EXERCISE: For the entries below, the expected answer is the line with "RS - Saudi Arabia", the line with "グランドアートウォール公式 YouTube【ガウチャンネル】 配信スタート!!", and every line between them, exactly as written, and nothing more.
[MATERIALS PROVIDED Boundary: Start]
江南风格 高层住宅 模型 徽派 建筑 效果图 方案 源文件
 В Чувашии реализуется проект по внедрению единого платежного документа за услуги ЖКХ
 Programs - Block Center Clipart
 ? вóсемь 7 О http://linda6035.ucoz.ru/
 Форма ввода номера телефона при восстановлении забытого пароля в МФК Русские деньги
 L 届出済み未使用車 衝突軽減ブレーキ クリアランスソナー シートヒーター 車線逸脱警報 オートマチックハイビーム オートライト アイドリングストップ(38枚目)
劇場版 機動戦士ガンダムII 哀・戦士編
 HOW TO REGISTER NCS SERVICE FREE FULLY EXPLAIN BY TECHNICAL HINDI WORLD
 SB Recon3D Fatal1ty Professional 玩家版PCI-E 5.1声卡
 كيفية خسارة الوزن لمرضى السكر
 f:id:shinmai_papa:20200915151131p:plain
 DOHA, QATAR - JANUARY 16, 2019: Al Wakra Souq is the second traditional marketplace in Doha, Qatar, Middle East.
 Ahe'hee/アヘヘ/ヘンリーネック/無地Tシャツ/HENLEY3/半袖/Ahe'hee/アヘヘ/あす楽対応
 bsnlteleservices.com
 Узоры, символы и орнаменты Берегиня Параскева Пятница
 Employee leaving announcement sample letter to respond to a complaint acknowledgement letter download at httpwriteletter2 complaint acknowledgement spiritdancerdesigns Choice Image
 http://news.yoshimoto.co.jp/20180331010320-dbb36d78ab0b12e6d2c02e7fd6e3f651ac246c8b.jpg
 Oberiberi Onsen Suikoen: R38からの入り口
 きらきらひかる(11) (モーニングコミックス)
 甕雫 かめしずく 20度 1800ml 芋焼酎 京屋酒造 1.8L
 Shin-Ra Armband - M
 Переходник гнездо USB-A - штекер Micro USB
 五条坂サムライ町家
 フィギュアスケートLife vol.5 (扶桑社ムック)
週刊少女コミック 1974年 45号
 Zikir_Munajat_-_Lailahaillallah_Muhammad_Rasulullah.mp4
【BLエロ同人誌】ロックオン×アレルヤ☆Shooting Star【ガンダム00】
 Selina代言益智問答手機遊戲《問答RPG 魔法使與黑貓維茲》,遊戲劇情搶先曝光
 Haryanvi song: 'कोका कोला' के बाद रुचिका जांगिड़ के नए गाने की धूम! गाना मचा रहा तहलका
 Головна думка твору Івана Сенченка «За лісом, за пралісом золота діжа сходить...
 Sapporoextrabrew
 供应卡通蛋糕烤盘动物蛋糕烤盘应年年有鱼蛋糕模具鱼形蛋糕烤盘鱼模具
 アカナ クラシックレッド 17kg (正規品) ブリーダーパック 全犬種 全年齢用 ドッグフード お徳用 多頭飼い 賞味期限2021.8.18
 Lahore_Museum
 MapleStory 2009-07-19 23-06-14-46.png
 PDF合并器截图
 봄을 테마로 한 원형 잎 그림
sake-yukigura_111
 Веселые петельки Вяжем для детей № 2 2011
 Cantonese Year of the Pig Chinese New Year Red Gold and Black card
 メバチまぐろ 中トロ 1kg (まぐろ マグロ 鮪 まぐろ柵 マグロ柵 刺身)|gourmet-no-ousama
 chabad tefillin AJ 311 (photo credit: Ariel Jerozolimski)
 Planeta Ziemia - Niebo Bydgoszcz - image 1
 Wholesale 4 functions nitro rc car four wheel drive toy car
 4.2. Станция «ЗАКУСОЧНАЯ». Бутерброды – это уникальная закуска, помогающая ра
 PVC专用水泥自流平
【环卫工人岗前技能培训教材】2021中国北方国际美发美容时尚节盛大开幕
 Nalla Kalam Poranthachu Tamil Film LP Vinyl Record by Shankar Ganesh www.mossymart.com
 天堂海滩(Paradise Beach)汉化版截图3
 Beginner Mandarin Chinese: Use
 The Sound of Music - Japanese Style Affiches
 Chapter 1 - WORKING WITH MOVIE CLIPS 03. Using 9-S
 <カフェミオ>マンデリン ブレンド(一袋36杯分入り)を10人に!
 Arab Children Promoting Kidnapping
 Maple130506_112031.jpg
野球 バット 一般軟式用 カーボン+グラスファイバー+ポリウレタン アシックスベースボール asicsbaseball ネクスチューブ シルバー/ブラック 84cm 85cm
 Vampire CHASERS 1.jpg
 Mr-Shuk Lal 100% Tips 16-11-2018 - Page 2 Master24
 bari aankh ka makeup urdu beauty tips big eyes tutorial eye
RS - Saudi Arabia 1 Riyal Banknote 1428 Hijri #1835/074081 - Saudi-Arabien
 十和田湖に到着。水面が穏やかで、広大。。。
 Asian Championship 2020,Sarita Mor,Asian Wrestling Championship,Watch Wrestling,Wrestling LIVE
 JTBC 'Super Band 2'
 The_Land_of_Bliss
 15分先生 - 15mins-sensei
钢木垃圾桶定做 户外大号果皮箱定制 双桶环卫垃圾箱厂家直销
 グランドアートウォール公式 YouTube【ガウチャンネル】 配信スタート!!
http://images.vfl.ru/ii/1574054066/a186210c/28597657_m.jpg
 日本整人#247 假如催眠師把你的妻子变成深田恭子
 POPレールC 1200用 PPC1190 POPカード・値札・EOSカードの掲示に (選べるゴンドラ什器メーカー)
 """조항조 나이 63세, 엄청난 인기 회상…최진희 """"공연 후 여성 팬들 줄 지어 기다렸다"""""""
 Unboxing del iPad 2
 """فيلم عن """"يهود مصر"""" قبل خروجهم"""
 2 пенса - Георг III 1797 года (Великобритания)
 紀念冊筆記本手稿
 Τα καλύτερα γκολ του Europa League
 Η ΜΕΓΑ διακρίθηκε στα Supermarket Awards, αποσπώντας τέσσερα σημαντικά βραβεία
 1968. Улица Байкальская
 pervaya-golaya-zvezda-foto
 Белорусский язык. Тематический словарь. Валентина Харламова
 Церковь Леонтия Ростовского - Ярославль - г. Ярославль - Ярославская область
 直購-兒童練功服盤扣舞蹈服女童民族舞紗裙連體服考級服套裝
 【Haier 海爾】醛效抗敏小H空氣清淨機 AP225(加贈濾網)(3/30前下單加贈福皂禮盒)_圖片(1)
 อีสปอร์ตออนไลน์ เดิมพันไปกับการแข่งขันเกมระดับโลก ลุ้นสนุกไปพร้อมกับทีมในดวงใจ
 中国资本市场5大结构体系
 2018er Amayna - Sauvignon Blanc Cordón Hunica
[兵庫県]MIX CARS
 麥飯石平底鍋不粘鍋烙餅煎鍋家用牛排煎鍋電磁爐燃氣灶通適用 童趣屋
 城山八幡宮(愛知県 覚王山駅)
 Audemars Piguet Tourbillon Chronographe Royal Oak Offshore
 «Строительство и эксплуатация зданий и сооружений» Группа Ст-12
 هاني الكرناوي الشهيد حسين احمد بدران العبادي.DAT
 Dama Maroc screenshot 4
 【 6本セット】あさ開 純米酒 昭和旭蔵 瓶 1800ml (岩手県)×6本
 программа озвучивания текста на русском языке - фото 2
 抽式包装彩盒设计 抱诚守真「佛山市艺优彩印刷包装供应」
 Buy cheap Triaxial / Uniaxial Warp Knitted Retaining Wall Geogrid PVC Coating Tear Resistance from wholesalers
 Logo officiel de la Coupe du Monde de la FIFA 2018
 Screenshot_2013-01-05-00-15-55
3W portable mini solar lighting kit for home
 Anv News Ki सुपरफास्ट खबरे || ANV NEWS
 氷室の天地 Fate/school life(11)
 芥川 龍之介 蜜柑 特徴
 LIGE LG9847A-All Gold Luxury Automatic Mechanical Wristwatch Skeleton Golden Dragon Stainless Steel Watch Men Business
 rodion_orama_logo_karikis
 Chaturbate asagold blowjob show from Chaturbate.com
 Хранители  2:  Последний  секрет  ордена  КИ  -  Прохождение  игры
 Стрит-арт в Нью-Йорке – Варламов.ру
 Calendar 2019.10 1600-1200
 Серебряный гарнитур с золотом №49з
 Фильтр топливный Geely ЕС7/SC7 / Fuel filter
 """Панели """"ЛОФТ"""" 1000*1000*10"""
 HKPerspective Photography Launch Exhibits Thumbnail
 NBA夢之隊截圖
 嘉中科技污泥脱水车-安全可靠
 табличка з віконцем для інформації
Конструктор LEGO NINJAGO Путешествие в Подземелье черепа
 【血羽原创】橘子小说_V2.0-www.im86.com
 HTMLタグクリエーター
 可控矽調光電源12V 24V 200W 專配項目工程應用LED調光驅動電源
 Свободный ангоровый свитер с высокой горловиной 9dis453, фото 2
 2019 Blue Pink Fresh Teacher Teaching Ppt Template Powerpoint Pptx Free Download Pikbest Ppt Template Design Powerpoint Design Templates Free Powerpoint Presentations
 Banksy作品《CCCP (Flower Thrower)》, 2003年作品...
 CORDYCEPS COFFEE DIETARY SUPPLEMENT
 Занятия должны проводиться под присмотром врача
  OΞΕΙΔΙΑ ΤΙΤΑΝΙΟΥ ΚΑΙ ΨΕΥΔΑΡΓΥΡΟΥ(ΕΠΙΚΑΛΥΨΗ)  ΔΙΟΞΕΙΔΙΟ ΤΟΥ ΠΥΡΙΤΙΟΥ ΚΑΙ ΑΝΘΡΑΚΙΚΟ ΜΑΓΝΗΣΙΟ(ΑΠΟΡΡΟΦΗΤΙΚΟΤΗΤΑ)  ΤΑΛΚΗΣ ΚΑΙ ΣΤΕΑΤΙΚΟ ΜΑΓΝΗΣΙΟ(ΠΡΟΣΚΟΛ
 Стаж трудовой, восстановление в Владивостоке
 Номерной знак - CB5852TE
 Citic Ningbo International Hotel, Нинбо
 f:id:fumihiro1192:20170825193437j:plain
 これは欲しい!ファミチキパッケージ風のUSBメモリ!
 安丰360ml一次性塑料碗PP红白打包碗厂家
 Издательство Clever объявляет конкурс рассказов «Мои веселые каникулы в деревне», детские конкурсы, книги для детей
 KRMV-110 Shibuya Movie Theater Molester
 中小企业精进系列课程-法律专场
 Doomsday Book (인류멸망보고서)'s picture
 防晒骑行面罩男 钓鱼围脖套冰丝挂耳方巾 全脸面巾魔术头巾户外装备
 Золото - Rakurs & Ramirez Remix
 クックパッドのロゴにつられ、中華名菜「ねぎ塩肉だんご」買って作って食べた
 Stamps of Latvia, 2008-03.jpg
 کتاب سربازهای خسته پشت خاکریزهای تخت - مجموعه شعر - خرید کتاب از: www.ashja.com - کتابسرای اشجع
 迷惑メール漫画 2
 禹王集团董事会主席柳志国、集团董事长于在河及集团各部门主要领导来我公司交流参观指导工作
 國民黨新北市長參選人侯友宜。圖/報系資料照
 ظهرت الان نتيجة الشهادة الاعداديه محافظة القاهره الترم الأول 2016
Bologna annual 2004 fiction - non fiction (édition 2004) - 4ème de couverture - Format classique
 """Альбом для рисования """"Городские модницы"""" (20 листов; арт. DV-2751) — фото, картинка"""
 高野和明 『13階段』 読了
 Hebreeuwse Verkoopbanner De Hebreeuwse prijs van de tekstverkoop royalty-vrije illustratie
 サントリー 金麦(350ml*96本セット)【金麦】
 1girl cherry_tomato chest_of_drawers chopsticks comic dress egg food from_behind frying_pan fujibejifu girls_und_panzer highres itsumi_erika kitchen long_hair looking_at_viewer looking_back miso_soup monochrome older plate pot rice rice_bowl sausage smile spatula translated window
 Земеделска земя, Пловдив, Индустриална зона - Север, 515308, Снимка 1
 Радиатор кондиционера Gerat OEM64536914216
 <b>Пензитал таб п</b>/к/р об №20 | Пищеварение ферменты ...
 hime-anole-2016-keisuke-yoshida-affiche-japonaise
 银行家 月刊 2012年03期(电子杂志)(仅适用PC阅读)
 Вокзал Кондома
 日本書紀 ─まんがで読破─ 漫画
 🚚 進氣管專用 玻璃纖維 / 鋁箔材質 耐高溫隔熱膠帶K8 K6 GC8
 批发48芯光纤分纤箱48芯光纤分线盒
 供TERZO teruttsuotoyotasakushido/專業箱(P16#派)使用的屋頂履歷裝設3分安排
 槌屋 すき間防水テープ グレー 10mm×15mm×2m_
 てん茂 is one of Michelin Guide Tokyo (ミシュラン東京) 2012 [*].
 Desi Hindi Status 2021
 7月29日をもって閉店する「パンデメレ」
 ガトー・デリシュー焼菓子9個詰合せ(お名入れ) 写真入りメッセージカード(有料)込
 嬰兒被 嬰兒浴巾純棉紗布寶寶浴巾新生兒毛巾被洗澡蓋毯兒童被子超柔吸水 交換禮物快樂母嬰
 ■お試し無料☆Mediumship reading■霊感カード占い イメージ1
[MATERIALS PROVIDED Boundary: End]
SOLUTION FOR THIS PROBLEM:
RS - Saudi Arabia 1 Riyal Banknote 1428 Hijri #1835/074081 - Saudi-Arabien
 十和田湖に到着。水面が穏やかで、広大。。。
 Asian Championship 2020,Sarita Mor,Asian Wrestling Championship,Watch Wrestling,Wrestling LIVE
 JTBC 'Super Band 2'
 The_Land_of_Bliss
 15分先生 - 15mins-sensei
钢木垃圾桶定做 户外大号果皮箱定制 双桶环卫垃圾箱厂家直销
 グランドアートウォール公式 YouTube【ガウチャンネル】 配信スタート!!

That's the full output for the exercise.